The Gothic horror comes out wonderfully through the misguidedly homicidal love of a father for his daughter, and the spectre of guilt which hovers over him. With all that comes horrific imagery. An early scene sees Christiane playing with the dogs at their big home. It’s an unsettling image because of her blank mask. The dogs aren’t aggressive with her, yet they almost seem to treat her differently; they can’t make out her identity, they bark at her. This is the first time we start to understand that without a face, her identity is lost. A sad thing. Not long later, she takes off the mask. A woman sees her without it, screaming, though we only see a highly blurred vision of it – and still, it’s frightening, again proving showing less can sometimes do even more if the technique is done right.
Black-and-white film provides horror a unique look in certain respects. Any blood appears black, somehow messier like a spill of oil staining everything. When the naughty doctor is removing a face, we get to see a bit of gruesome stuff. Remarkably executed practical effects, which feel clinical, gruesome, and allows Eyes Without A Face to cross that threshold of the older style of Gothic horror. Here, the Gothic gets bloodier, if only for a while.
We start to realise that love isn’t what’s driving the doctor any longer when Franju shows us shots of Christiane’s recovering face after one attempted transplant. The photographs are disturbing in and of themselves. At the same time, these shots give us a window into the hubris the doctor feels in regards to his own abilities. Once it was love that drove him, now it’s simply belief in himself as a leading, groundbreaking scientist. The film also changes direction slightly after this.
Finally, it’s the image of Christiane free the animals I dig so much. She gives them freedom as she has found her own, too. Ironically, the dogs then eat her father’s face into an unrecognisable, bloody mash.
No doubt this is a 5-star classic of cinema. The performances are fantastic and they’re part of why the drama of the screenplay comes out so fine. Franju’s directing is spot on, alongside the horror. I can’t recommend this one enough. When the Halloween season creeps up on us I’m usually inclined to revisit it because there’s a mix of classic and modern you don’t find in many films. Not even the ones I mentioned earlier, such as Hitchcock’s classic; they’re good in their own right, but Franju has something more, something elegant and exotic and odd enough to feel separate from the pack.

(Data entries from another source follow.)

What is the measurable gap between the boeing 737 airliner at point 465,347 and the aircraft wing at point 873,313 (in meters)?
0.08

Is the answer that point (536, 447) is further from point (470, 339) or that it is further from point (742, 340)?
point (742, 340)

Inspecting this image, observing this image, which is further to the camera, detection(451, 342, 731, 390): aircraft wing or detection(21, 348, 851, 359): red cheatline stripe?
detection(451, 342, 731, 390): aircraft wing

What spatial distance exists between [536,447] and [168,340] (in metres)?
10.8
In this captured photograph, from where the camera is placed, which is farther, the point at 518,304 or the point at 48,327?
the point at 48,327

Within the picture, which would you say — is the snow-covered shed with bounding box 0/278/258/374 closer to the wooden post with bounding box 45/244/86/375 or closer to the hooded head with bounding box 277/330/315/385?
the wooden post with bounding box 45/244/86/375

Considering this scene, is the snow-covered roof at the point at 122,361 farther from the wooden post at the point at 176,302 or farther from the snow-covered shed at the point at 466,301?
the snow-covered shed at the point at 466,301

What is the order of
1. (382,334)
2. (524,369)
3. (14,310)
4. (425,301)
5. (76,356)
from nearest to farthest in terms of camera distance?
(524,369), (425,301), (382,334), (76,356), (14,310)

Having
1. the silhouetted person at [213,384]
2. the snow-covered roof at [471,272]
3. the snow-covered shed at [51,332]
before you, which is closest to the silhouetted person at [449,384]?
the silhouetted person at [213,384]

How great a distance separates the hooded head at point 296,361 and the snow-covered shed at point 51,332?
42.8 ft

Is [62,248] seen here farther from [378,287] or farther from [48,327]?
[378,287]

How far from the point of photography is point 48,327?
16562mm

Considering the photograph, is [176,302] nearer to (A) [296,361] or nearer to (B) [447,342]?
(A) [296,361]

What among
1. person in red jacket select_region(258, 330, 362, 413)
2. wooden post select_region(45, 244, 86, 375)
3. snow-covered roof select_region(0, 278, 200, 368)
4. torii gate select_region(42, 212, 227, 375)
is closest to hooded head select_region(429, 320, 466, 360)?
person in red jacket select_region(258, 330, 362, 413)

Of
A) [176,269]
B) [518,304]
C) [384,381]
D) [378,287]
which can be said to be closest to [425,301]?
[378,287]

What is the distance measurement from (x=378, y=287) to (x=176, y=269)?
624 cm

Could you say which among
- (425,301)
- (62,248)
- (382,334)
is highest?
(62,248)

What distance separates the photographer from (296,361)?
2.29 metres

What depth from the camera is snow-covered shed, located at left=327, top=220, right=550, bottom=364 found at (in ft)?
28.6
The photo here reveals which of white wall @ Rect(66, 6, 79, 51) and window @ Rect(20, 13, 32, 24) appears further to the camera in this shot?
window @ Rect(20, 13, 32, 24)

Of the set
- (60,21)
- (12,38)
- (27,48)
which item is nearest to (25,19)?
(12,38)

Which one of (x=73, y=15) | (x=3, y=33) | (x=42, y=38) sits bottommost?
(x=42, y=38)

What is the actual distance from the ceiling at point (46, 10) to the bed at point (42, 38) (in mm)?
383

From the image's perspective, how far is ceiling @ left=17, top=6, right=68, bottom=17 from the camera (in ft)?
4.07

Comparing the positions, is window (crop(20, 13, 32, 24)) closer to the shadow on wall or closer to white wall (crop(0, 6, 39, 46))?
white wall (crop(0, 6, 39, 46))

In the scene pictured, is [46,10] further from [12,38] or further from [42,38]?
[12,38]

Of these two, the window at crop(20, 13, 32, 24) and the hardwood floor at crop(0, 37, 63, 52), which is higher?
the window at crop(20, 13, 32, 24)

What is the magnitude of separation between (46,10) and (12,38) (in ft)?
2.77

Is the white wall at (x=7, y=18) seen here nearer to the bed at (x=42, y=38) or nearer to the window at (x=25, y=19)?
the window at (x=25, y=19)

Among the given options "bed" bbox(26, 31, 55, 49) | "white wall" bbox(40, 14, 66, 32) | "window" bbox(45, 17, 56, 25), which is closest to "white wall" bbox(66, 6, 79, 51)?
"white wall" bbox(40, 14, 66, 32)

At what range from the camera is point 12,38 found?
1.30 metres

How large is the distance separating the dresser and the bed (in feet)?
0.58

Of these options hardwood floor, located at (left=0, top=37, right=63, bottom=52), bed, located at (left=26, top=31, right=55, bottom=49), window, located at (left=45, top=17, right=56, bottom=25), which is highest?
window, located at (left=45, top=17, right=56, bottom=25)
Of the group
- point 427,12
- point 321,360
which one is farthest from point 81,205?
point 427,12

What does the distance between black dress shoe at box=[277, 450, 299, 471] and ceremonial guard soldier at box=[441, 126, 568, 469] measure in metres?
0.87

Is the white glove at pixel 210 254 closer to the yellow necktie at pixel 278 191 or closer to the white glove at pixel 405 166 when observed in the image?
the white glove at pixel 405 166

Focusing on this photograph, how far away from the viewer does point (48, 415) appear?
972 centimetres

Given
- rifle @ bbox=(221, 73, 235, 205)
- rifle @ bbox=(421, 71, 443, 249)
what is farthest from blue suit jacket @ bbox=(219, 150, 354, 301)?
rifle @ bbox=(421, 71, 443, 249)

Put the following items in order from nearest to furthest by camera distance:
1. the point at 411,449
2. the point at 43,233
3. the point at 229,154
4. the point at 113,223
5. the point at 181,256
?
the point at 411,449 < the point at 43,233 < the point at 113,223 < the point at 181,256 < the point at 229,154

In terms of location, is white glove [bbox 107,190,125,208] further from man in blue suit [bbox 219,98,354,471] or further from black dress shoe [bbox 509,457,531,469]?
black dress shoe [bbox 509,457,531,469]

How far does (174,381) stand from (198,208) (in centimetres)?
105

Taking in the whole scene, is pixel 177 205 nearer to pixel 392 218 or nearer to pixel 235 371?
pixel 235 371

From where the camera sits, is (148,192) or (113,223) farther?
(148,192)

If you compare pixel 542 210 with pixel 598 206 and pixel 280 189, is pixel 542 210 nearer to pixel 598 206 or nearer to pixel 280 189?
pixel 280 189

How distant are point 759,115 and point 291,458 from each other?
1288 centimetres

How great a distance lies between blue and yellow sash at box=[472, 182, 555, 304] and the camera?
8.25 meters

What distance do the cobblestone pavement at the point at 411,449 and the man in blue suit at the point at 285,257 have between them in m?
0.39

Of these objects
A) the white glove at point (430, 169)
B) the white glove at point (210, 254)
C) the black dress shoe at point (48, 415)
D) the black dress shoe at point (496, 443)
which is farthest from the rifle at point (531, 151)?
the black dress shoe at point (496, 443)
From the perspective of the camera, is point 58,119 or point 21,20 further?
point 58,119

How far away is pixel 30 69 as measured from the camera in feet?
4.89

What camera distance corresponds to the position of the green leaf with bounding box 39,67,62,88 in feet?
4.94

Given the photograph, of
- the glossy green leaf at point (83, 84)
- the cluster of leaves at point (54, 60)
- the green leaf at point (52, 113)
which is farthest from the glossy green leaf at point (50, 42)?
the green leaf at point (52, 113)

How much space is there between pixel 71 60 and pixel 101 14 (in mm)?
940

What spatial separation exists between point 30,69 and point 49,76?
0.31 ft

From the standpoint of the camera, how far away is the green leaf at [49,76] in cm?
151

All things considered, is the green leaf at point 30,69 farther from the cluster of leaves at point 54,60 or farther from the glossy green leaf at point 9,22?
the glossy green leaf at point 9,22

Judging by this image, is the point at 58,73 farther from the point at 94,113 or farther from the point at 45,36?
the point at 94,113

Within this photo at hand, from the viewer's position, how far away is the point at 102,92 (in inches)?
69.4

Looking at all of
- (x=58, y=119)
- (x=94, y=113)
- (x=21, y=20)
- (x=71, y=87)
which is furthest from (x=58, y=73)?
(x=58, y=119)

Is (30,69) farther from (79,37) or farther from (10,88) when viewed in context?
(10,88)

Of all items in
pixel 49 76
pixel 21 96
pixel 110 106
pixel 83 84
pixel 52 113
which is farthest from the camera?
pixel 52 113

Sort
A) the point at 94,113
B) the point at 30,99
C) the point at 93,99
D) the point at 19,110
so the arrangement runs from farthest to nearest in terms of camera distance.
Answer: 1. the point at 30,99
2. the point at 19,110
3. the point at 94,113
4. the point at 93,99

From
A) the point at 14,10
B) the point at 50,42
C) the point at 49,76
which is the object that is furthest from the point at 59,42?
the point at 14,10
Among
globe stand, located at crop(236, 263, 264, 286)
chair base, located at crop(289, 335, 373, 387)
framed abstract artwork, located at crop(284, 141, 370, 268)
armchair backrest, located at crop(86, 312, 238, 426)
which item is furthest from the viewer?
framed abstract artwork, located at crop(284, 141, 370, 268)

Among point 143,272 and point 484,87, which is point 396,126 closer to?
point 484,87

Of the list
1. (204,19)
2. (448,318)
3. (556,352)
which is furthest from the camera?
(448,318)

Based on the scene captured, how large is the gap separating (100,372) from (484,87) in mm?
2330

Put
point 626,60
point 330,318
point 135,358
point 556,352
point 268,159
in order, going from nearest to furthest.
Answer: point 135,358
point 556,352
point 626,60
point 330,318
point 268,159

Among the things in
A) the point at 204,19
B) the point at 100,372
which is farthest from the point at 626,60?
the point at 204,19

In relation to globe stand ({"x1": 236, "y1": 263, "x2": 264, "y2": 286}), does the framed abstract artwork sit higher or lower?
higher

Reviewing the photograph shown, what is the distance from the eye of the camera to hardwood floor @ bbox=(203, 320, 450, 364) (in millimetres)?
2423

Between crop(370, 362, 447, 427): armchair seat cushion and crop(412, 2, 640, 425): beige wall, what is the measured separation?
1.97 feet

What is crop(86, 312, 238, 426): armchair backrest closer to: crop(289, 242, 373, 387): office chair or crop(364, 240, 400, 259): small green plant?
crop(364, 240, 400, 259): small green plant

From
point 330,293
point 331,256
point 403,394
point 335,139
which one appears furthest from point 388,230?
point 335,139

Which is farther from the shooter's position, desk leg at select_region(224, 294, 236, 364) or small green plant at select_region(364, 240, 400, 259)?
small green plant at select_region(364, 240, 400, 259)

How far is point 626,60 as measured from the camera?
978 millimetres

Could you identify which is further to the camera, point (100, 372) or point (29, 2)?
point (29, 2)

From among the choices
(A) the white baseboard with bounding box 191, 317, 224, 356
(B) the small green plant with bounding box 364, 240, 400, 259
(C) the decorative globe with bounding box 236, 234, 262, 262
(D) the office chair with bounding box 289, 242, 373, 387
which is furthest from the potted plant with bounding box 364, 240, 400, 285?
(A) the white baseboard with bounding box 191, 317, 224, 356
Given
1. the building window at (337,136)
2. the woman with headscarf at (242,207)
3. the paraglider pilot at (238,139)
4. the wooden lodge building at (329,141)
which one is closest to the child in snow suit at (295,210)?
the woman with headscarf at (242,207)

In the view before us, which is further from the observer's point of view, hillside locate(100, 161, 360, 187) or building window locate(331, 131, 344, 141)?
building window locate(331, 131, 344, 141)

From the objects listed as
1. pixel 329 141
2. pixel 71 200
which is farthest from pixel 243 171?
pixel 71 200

If you’ve never seen it, this is a great one to throw on if you’re needing a throwback to the old days. There’s a few nice drops of blood, filmed gorgeously through the lens of Eugen Schüfftan, plus every bit of the black-and-white gives the movie a sense of German Expressionism, with light casting shadows in all sorts of appropriate places (notice they look like prison bars on the faces of many who enter the doctor’s home). Do yourself a solid, watch this. Hopefully you’ll get the spooks like me.